[Provided material]
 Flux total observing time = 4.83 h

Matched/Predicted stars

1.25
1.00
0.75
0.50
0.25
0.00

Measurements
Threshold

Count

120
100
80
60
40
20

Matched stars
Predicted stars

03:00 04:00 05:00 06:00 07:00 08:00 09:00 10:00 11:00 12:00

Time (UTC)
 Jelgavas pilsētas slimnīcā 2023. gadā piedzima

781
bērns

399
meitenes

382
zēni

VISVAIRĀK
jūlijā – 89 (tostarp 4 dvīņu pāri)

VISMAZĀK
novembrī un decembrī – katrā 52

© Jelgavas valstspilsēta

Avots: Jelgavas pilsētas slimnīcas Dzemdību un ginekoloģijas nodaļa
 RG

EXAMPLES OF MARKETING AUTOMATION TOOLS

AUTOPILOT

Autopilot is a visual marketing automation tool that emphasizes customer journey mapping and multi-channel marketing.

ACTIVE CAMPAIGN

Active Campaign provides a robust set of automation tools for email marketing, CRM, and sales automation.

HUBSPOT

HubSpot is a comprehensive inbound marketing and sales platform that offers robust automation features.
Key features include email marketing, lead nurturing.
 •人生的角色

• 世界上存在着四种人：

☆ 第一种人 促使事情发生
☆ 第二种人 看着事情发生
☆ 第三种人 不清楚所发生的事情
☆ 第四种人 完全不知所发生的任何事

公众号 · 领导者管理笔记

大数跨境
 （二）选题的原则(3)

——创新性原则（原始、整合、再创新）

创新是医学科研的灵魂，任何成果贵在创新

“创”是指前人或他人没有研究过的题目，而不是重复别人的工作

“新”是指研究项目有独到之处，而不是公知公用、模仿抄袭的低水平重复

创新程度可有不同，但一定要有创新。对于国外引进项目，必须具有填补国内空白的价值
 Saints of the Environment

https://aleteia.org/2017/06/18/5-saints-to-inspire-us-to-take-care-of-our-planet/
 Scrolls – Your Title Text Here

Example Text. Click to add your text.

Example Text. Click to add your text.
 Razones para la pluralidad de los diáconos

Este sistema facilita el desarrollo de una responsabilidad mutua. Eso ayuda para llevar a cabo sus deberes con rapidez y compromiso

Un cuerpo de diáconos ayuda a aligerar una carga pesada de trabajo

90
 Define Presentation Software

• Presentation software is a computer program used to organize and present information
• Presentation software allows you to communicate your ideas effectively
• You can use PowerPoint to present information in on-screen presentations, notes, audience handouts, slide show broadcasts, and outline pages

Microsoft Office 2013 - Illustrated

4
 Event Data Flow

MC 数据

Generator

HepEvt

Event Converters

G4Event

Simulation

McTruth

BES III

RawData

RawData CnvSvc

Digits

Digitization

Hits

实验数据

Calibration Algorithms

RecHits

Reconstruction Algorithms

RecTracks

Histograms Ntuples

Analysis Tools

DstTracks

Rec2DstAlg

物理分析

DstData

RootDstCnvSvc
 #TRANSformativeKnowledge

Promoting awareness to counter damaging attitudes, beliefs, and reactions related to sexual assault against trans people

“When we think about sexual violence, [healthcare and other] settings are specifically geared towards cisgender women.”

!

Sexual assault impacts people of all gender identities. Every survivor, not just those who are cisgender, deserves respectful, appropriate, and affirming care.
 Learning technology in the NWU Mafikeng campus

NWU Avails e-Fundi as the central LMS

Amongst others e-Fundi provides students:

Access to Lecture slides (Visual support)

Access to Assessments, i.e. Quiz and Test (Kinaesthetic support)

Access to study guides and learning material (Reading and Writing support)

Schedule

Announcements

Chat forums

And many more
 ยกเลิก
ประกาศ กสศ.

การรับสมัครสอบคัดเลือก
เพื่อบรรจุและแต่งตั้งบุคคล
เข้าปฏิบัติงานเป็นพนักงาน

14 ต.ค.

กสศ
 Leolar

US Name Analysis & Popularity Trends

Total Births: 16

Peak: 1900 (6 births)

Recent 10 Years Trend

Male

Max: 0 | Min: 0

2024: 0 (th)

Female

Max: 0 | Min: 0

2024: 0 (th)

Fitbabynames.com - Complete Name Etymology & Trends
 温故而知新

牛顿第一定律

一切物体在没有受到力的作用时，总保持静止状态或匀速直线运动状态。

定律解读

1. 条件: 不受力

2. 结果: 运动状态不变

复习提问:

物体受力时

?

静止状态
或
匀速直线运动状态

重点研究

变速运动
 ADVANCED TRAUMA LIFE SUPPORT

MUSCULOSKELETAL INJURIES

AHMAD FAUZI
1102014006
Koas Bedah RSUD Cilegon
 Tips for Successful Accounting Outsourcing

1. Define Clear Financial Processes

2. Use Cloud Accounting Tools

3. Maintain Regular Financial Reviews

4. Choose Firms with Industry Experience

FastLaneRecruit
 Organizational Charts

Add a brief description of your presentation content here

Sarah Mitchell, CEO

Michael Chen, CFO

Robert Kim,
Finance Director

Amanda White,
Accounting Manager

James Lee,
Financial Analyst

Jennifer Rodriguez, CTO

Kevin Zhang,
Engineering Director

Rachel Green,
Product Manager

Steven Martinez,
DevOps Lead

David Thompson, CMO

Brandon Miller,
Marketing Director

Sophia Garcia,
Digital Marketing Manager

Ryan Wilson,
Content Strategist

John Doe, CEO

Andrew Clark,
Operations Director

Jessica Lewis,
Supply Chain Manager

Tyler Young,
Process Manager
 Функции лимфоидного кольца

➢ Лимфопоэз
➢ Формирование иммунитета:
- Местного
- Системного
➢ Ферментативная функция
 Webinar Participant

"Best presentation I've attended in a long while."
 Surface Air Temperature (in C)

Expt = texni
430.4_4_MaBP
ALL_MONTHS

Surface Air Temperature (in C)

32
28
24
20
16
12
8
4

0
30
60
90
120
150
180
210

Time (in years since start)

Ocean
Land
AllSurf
[/Provided material]
Brief: All entries should be given again precisely as they appear above.

Written answer:
 Flux total observing time = 4.83 h

Matched/Predicted stars

1.25
1.00
0.75
0.50
0.25
0.00

Measurements
Threshold

Count

120
100
80
60
40
20

Matched stars
Predicted stars

03:00 04:00 05:00 06:00 07:00 08:00 09:00 10:00 11:00 12:00

Time (UTC)
 Jelgavas pilsētas slimnīcā 2023. gadā piedzima

781
bērns

399
meitenes

382
zēni

VISVAIRĀK
jūlijā – 89 (tostarp 4 dvīņu pāri)

VISMAZĀK
novembrī un decembrī – katrā 52

© Jelgavas valstspilsēta

Avots: Jelgavas pilsētas slimnīcas Dzemdību un ginekoloģijas nodaļa
 RG

EXAMPLES OF MARKETING AUTOMATION TOOLS

AUTOPILOT

Autopilot is a visual marketing automation tool that emphasizes customer journey mapping and multi-channel marketing.

ACTIVE CAMPAIGN

Active Campaign provides a robust set of automation tools for email marketing, CRM, and sales automation.

HUBSPOT

HubSpot is a comprehensive inbound marketing and sales platform that offers robust automation features.
Key features include email marketing, lead nurturing.
 •人生的角色

• 世界上存在着四种人：

☆ 第一种人 促使事情发生
☆ 第二种人 看着事情发生
☆ 第三种人 不清楚所发生的事情
☆ 第四种人 完全不知所发生的任何事

公众号 · 领导者管理笔记

大数跨境
 （二）选题的原则(3)

——创新性原则（原始、整合、再创新）

创新是医学科研的灵魂，任何成果贵在创新

“创”是指前人或他人没有研究过的题目，而不是重复别人的工作

“新”是指研究项目有独到之处，而不是公知公用、模仿抄袭的低水平重复

创新程度可有不同，但一定要有创新。对于国外引进项目，必须具有填补国内空白的价值
 Saints of the Environment

https://aleteia.org/2017/06/18/5-saints-to-inspire-us-to-take-care-of-our-planet/
 Scrolls – Your Title Text Here

Example Text. Click to add your text.

Example Text. Click to add your text.
 Razones para la pluralidad de los diáconos

Este sistema facilita el desarrollo de una responsabilidad mutua. Eso ayuda para llevar a cabo sus deberes con rapidez y compromiso

Un cuerpo de diáconos ayuda a aligerar una carga pesada de trabajo

90
 Define Presentation Software

• Presentation software is a computer program used to organize and present information
• Presentation software allows you to communicate your ideas effectively
• You can use PowerPoint to present information in on-screen presentations, notes, audience handouts, slide show broadcasts, and outline pages

Microsoft Office 2013 - Illustrated

4
 Event Data Flow

MC 数据

Generator

HepEvt

Event Converters

G4Event

Simulation

McTruth

BES III

RawData

RawData CnvSvc

Digits

Digitization

Hits

实验数据

Calibration Algorithms

RecHits

Reconstruction Algorithms

RecTracks

Histograms Ntuples

Analysis Tools

DstTracks

Rec2DstAlg

物理分析

DstData

RootDstCnvSvc
 #TRANSformativeKnowledge

Promoting awareness to counter damaging attitudes, beliefs, and reactions related to sexual assault against trans people

“When we think about sexual violence, [healthcare and other] settings are specifically geared towards cisgender women.”

!

Sexual assault impacts people of all gender identities. Every survivor, not just those who are cisgender, deserves respectful, appropriate, and affirming care.
 Learning technology in the NWU Mafikeng campus

NWU Avails e-Fundi as the central LMS

Amongst others e-Fundi provides students:

Access to Lecture slides (Visual support)

Access to Assessments, i.e. Quiz and Test (Kinaesthetic support)

Access to study guides and learning material (Reading and Writing support)

Schedule

Announcements

Chat forums

And many more
 ยกเลิก
ประกาศ กสศ.

การรับสมัครสอบคัดเลือก
เพื่อบรรจุและแต่งตั้งบุคคล
เข้าปฏิบัติงานเป็นพนักงาน

14 ต.ค.

กสศ
 Leolar

US Name Analysis & Popularity Trends

Total Births: 16

Peak: 1900 (6 births)

Recent 10 Years Trend

Male

Max: 0 | Min: 0

2024: 0 (th)

Female

Max: 0 | Min: 0

2024: 0 (th)

Fitbabynames.com - Complete Name Etymology & Trends
 温故而知新

牛顿第一定律

一切物体在没有受到力的作用时，总保持静止状态或匀速直线运动状态。

定律解读

1. 条件: 不受力

2. 结果: 运动状态不变

复习提问:

物体受力时

?

静止状态
或
匀速直线运动状态

重点研究

变速运动
 ADVANCED TRAUMA LIFE SUPPORT

MUSCULOSKELETAL INJURIES

AHMAD FAUZI
1102014006
Koas Bedah RSUD Cilegon
 Tips for Successful Accounting Outsourcing

1. Define Clear Financial Processes

2. Use Cloud Accounting Tools

3. Maintain Regular Financial Reviews

4. Choose Firms with Industry Experience

FastLaneRecruit
 Organizational Charts

Add a brief description of your presentation content here

Sarah Mitchell, CEO

Michael Chen, CFO

Robert Kim,
Finance Director

Amanda White,
Accounting Manager

James Lee,
Financial Analyst

Jennifer Rodriguez, CTO

Kevin Zhang,
Engineering Director

Rachel Green,
Product Manager

Steven Martinez,
DevOps Lead

David Thompson, CMO

Brandon Miller,
Marketing Director

Sophia Garcia,
Digital Marketing Manager

Ryan Wilson,
Content Strategist

John Doe, CEO

Andrew Clark,
Operations Director

Jessica Lewis,
Supply Chain Manager

Tyler Young,
Process Manager
 Функции лимфоидного кольца

➢ Лимфопоэз
➢ Формирование иммунитета:
- Местного
- Системного
➢ Ферментативная функция
 Webinar Participant

"Best presentation I've attended in a long while."
 Surface Air Temperature (in C)

Expt = texni
430.4_4_MaBP
ALL_MONTHS

Surface Air Temperature (in C)

32
28
24
20
16
12
8
4

0
30
60
90
120
150
180
210

Time (in years since start)

Ocean
Land
AllSurf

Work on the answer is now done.